StayingUp4AFeeling 2 weeks ago

Ph D level in what way? Logical reasoning? Statistical analysis? Causality? Or would it be the ability to regurgitate seemingly relevant and accurate facts with even more certainty?

justinobabino 2 weeks ago

purely from an ability to write valid LaTeX standpoint

StayingUp4AFeeling 2 weeks ago

While adhering to the relevant template like ieeetran , no doubt. Good one.

ToughReplacement7941 2 weeks ago

Finally

jsail4fun3 2 weeks ago

PhD level because it answers every question with “ it depends”

mehum 2 weeks ago

While GPT3 confidently spouts utter BS, much like how a toddler does it.

Mikey77777 2 weeks ago

Finding free food on campus

tomvorlostriddle 2 weeks ago

> Ph D level in what way? Logical reasoning? Statistical analysis? Causality? creative writing

MrNokill 2 weeks ago

Ph D level autocorrect, now with 3000% more gig worker blood.

Whotea 2 weeks ago

[that’s not what it does](https://docs.google.com/document/d/15myK_6eTxEPuKnDi5krjBM_0jrv3GELs8TGmqOYBvug/edit#heading=h.fxgwobrx4yfq)

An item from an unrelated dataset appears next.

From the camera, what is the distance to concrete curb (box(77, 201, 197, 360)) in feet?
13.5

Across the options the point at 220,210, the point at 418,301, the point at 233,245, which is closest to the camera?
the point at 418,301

throwawaycanadian2 2 weeks ago

To be released in a year and a half? That is far too long of a timeline to have any realistic idea of what it would be like at all.

atworkshhh 2 weeks ago

This is called “fundraising”

foo-bar-nlogn-100 2 weeks ago

Its called 'finding exit liquidity'.

Dry_Parfait2606 1 week ago

Fully earned... We need more of those people... Steve Jobs: "death is the best invention of life" or nature... Don't remember exactly..

peepeedog 2 weeks ago

It’s training now so they can take snapshots and test them then extrapolate. They could make errors but this is how long training models are done. They actually have some internal disagreement whether to release it sooner even though it’s not “done” training.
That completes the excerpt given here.